Marquis Daniels vs. Dwyane Wade

Games vs. Heat this year:

http://www.dasfda.com

Average Score:

Heat- 0
Pacers- 0

Prediction:

Pacers- 95
Heat- 94


----------



## MillerTime (Jul 6, 2003)

It's gonna be tuff to play on TNT against the Miami Heat who are sopposetly getting back Shaq, with a small roster and almost nobody on our bench. Bastan and Williams gonna need to be big but this is a flashback huh boys to the post-fight games?? LOL


----------



## Pacersthebest (Aug 6, 2005)

Can I finally watch a live game again from the Pacers and are we this shorthanded, bah.

Pacers- 92
Heat- 91


----------



## Gonzo (Oct 14, 2004)

Don't know about this one, but maybe we can pull it off.

Pacers 94
Heat 92


----------



## Knick Killer (Jul 16, 2006)

Well im not feelin a W for this one but it will be an interesting game. 104-99 Pacers


----------



## Auggie (Mar 7, 2004)

103 Pacers - 93 Heat


----------



## Grangerx33 (Mar 9, 2004)

I'm going to love this game. Heres why, we can finally see what Granger can do when really put under pressure. This is the first game in which he is going to need to carry a huge load of the points, and I'm excited to see it. Also excited to see what Marquis can do when he gets minutes. Pacers- 100 Heat- 95

Actually not sure if the Pacers can win this, but I ain't about to bet against my team. Also, if we do win, it should boost our players confidence knowing they can win without Harrington and Jackson.


----------



## MillerTime (Jul 6, 2003)

Auggie said:


> 103 Pacers - 93 Heat


i think it might be awhile before we see a 100 points again man. lol

That being said,

Pacers 84
Miami 79


----------



## IbizaXL (Sep 21, 2005)

i wasnt sure what your starting lineup was going to be after the trade...but ill go with what you guys posted.

the heat are finally looking healthy--and its by no coincidence they are playing better as well. i hope Shaq plays in this game:cheers:


----------



## Pacers Fan (Aug 25, 2002)

Gio305 said:


> i wasnt sure what your starting lineup was going to be after the trade...but ill go with what you guys posted.


That's most likely going to be it, unless the players we traded for actually learn the offense and plays within a day.


----------



## Auggie (Mar 7, 2004)

Shaq wont be playing this game either:



> In the SUN-SENTINEL.COM, Ira Winderman writes "Heat coach Ron Rothstein said at this morning's shootaround at AmericanAirlines Arena that center Shaquille O'Neal will not play tonight against the Pacers or Friday against the 76ers."


http://www.nba.com/news/358652.html


----------



## Pacersthebest (Aug 6, 2005)

I'll always watch the Pacers live if it's on Dutch TV. So olso this time, too bad I can't see our new players, so I have to wait for a while 

EDIT: YESSSSS, 3rd of feb. - Indiana Pacers - LA Lakers, LIVE


----------



## Pacersthebest (Aug 6, 2005)

Our starters:


----------



## MillerTime (Jul 6, 2003)

I just got home from work, ordered a pizza, some buddies are over with some booze and we're ready to watch this game in HD!! Let's Go Pacers, i'll see everyone after the game.

▶ DIRECTION 1: Reproduce the passage of the Pacers–Heat forum thread between "Actually not sure" and "Harrington and Jackson.", inclusive.
▶ DIRECTION 2: Carry on the Pacers–Heat forum thread from the point where it ends.

▶ DATA ROWS:
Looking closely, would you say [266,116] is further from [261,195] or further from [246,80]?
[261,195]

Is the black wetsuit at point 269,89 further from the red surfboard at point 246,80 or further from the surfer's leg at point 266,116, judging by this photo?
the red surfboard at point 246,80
* * *
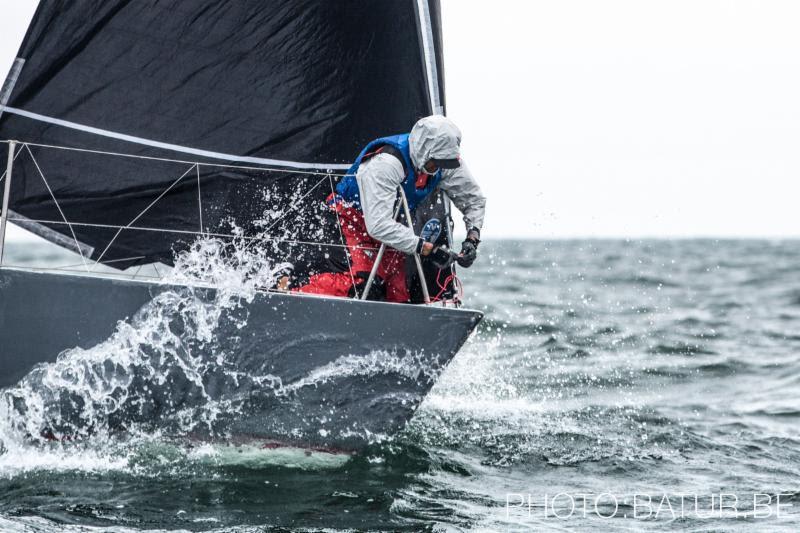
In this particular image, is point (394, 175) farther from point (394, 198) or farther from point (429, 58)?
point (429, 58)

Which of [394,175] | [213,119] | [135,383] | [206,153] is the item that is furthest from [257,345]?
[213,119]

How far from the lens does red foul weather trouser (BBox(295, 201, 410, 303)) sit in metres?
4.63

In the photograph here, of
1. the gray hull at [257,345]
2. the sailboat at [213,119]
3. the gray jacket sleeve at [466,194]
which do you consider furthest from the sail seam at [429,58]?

▶ RESPONSE 1:
Actually not sure if the Pacers can win this, but I ain't about to bet against my team. Also, if we do win, it should boost our players confidence knowing they can win without Harrington and Jackson.

▶ RESPONSE 2:
----------



## Pacersthebest (Aug 6, 2005)

Wow, Greene to Baston and a huge dunk.

First quarter was oke!


----------



## Grangerx33 (Mar 9, 2004)

I really hope this trade opens the door for Greene, he is really a good player, if he had more expierience I think he could potentially take over as starter because of how he is built and his defense.


----------



## Grangerx33 (Mar 9, 2004)

Tinsley is single handedly ruining the game for us right now. I am one of Tins' biggest supporters, but since when does he consider himself a jump shooter? He's not even running the offense, he just runs down and shoots, about every other play.


----------



## MillerTime (Jul 6, 2003)

Tinsley is effing horrible. We get the ball, he doesn't pass but miss.... after a lucky bounce, we get the ball back, throw it in to Tinsley and that bum shoots it again without passing, of course missing it. WTF.


----------



## Grangerx33 (Mar 9, 2004)

The Pacers offensive stats this year are horrible. I knew they had to improve, but I didn't realize they were the bottom feeders of the league in terms of offense.


----------



## Grangerx33 (Mar 9, 2004)

This game is hard to watch. They arn't playing the slightest bit of defense. A College team could play better defense than that. On top of that, they have completed more passes to the Heat than to our own teammates. Tinsley is starting to get on my nerves. I've always loved him, but he needs to be a passer, not a shooter.

Also, Wade is untouchable by the refs. I swear, he can do whatever he wants and it won't be a foul. At least 3 times this game, I've seen him run full speed into a Pacer, pass it, and not get called for offensive foul.


----------



## Grangerx33 (Mar 9, 2004)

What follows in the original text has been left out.